Flattening Functionalities (torch)#
Note
This section covers functionality that is specific to PyTorch.
It is only relevant when exporting torch.nn.Module models with
torch.export.export() and has no bearing on ONNX models built
directly with the builder APIs.
torch.export.export() and the torch pytree machinery require every
Python object that appears as a model input or output to be registered as a
pytree node. When a class is not registered, exporting fails with a cryptic
error.
yobx.torch.flatten provides utilities to register, unregister,
and compose such registrations cleanly.
Why flattening matters#
torch.export.export() traces a PyTorch model into a portable
torch.fx.GraphModule. During tracing every input and every output
must be decomposable into a flat list of torch.Tensor objects. The
decomposition is handled by torch.utils._pytree, which knows about
built-in Python containers (list, tuple, dict) but not about
arbitrary user-defined classes.
If a model returns — or receives as input — a class like
transformers.DynamicCache, exporting will fail unless that class has been
registered as a pytree node with:
a flatten function — extracts the tensors and a serialisable context object that describes the structure,
an unflatten function — recreates the original object from the flat list and the context,
a flatten-with-keys function — same as flatten but pairs each tensor with a
torch.utils._pytree.MappingKeythat names it.
Core helpers#
register_class_flattening#
yobx.torch.flatten.register_class_flattening() is a thin wrapper
around torch.utils._pytree.register_pytree_node that:
skips the registration silently when the class is already registered (avoids duplicate-registration errors),
optionally runs a user-supplied check callable to verify the round-trip immediately after registration.
<<<
import dataclasses
from typing import Any, List, Tuple
import torch
from yobx.torch.flatten import (
register_class_flattening,
unregister_class_flattening,
)
# A minimal dict-like container.
class MyOutput(dict):
"""Simple dict subclass that can hold named tensors."""

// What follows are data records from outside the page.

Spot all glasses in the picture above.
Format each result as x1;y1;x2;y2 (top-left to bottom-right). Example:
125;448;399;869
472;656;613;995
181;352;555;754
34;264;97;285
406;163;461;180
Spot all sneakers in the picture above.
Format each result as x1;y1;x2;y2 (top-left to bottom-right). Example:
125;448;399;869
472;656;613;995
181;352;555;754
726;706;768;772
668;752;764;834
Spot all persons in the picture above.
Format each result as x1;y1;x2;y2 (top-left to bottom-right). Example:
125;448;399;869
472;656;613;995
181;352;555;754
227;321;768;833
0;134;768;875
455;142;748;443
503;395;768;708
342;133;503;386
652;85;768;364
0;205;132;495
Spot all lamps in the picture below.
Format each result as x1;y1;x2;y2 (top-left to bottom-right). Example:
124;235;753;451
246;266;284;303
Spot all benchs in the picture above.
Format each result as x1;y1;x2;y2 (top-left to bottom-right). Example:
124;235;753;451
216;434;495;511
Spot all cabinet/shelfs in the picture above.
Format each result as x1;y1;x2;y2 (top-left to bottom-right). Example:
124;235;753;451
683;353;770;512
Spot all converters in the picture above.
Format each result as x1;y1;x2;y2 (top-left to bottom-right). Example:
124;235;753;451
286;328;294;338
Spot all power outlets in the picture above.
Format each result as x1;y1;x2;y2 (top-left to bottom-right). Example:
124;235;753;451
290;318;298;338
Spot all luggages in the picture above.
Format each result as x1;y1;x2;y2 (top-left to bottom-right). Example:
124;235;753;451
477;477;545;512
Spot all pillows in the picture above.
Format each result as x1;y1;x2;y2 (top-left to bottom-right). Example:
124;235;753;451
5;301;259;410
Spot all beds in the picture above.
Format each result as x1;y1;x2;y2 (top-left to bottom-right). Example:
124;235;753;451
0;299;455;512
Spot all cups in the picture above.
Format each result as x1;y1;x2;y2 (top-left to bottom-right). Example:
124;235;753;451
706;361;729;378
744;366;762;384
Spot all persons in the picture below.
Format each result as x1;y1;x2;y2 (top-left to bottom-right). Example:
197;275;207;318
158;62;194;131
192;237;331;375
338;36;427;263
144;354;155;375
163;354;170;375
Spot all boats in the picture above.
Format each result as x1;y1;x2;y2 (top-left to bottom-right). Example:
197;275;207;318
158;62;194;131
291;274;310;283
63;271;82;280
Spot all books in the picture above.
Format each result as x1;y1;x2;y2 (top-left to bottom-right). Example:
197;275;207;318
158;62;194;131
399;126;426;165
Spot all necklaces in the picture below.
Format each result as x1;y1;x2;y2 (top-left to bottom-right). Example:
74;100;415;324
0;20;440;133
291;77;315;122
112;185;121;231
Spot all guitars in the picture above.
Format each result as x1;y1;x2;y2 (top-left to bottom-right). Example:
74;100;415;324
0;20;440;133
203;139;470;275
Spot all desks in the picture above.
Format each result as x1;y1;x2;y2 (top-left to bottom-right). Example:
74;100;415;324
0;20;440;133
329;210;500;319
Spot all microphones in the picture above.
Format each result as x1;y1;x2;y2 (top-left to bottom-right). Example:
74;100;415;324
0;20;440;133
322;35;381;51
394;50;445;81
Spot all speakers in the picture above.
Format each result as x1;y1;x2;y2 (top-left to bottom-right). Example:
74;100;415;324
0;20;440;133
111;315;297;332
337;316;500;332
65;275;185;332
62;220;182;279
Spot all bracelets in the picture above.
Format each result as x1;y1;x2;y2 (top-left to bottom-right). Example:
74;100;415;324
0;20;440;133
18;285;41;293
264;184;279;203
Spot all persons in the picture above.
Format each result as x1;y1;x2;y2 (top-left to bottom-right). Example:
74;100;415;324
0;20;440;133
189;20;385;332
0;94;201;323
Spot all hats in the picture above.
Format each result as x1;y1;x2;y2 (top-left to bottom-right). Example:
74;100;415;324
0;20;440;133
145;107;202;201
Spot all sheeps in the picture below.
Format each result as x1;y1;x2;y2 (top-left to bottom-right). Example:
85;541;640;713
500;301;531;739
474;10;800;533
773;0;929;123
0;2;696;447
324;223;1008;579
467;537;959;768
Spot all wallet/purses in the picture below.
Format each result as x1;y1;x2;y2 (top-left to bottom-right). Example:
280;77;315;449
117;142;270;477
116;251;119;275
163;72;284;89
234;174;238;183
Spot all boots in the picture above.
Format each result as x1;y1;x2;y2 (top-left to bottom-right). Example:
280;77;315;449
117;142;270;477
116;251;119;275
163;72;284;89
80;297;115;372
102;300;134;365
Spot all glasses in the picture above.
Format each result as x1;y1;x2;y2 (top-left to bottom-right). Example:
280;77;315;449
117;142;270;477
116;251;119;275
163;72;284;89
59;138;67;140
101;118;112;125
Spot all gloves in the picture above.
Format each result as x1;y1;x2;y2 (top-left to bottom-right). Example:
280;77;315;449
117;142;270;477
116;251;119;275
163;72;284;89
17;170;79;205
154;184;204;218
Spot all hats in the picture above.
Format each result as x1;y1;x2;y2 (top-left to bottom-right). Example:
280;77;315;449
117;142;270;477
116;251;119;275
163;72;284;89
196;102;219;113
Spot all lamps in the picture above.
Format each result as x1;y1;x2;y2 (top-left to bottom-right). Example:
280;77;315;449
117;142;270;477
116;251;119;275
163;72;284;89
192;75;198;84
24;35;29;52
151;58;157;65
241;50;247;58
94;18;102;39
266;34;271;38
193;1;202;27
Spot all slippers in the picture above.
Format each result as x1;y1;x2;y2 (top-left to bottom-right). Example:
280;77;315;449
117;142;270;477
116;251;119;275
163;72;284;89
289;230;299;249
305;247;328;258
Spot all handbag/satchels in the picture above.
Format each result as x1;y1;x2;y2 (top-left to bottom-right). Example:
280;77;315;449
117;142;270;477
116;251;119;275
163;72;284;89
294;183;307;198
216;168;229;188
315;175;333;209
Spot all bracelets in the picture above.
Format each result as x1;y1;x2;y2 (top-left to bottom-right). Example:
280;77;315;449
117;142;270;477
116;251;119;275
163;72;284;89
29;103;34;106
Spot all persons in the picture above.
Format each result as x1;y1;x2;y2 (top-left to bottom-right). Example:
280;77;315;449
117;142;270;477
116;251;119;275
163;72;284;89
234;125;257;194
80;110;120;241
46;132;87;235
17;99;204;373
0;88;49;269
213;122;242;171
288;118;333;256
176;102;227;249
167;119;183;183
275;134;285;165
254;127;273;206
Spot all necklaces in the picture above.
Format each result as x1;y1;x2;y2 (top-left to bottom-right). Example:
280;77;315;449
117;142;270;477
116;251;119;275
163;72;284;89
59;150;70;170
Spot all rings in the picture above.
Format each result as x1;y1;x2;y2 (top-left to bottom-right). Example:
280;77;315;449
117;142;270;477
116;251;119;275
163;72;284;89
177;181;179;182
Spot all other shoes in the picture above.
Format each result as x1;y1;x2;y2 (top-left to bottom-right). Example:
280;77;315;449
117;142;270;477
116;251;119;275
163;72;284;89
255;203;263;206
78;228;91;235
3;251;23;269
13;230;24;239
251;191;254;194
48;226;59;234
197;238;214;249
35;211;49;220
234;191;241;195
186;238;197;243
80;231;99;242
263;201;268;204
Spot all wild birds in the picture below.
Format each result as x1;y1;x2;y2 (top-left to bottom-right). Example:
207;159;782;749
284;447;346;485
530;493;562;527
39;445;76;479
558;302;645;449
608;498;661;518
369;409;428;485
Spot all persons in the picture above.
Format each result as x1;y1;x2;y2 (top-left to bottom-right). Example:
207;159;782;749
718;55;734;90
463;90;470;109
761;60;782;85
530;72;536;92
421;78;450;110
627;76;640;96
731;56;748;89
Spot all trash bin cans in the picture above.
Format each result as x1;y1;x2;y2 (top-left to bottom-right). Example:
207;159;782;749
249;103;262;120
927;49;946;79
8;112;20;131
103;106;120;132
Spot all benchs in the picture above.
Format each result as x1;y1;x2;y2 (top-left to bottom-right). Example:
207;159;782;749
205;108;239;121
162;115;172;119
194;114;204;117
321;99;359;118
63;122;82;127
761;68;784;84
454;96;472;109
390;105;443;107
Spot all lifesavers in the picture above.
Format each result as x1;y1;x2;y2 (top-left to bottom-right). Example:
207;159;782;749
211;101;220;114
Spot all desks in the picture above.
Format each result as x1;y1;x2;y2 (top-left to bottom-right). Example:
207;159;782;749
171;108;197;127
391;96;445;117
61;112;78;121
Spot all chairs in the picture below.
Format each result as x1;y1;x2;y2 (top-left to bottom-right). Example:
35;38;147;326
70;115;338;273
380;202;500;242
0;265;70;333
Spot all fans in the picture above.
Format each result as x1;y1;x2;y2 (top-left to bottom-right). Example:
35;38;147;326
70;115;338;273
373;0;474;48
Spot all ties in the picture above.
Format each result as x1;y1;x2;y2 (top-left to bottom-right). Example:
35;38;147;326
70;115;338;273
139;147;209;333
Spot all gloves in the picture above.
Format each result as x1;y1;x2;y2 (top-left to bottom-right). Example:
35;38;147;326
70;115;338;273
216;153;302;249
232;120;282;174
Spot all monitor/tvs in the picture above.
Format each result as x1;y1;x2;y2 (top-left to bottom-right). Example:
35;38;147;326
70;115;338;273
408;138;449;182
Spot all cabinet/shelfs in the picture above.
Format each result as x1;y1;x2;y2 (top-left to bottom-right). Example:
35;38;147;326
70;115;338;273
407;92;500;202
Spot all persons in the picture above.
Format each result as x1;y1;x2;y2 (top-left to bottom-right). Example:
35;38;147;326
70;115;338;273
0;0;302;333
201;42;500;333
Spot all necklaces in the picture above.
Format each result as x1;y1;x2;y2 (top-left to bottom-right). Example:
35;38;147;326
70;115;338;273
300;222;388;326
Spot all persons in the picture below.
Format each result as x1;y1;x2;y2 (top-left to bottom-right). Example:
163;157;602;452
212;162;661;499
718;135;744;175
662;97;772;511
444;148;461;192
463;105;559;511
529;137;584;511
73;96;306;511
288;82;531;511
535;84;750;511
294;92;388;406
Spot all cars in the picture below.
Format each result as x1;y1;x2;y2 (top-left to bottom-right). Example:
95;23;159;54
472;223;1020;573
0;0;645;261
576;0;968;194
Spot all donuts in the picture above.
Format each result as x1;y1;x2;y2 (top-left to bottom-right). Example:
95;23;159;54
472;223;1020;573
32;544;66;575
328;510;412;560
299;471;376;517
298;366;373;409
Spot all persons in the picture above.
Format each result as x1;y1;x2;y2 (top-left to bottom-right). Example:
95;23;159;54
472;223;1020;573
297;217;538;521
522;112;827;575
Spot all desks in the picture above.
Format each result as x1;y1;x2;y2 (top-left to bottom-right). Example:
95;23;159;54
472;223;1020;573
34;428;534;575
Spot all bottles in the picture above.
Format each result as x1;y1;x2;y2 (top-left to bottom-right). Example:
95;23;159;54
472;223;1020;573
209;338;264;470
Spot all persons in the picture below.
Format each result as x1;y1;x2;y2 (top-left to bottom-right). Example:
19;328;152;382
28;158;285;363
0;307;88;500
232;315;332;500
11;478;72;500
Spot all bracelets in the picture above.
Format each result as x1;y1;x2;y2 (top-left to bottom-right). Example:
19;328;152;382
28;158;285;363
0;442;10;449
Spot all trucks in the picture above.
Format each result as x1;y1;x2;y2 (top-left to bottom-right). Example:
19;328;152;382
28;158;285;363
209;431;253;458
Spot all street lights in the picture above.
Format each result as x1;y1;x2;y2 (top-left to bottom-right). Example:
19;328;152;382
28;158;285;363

def flatten_my_output(obj):
keys = list(obj.keys())
return [obj[k] for k in keys], keys
def flatten_with_keys_my_output(obj):
keys = list(obj.keys())
values = [obj[k] for k in keys]
return [(torch.utils._pytree.MappingKey(k), v) for k, v in zip(keys, values)], keys
def unflatten_my_output(values, context, output_type=None):
return MyOutput(zip(context, values))
register_class_flattening(
MyOutput,
flatten_my_output,
unflatten_my_output,
flatten_with_keys_my_output,
)
# Flatten and unflatten a MyOutput object.
obj = MyOutput(a=torch.tensor([1.0, 2.0]), b=torch.tensor([3.0]))
flat, spec = torch.utils._pytree.tree_flatten(obj)
print("flat tensors:", [t.tolist() for t in flat])
restored = torch.utils._pytree.tree_unflatten(flat, spec)
print("restored keys:", list(restored.keys()))
# Clean up so that subsequent runs of the docs are not affected.
unregister_class_flattening(MyOutput)
>>>
flat tensors: [[1.0, 2.0], [3.0]]
restored keys: ['a', 'b']
make_flattening_function_for_dataclass#
yobx.torch.flatten.make_flattening_function_for_dataclass()
auto-generates the three required callables for any class that exposes
.keys() / .values() like a mapping (e.g. transformers.ModelOutput
subclasses).
<<<
import torch
from yobx.torch.flatten import (
make_flattening_function_for_dataclass,
register_class_flattening,
unregister_class_flattening,
)
class HiddenState(dict):
"""Dict-like container for a transformer hidden state."""
flatten_fn, flatten_with_keys_fn, unflatten_fn = make_flattening_function_for_dataclass(
HiddenState, set()
)
print("generated function names:")
print(" ", flatten_fn.__name__)
print(" ", flatten_with_keys_fn.__name__)
print(" ", unflatten_fn.__name__)
register_class_flattening(HiddenState, flatten_fn, unflatten_fn, flatten_with_keys_fn)
obj = HiddenState(last_hidden_state=torch.zeros(2, 3))
flat, spec = torch.utils._pytree.tree_flatten(obj)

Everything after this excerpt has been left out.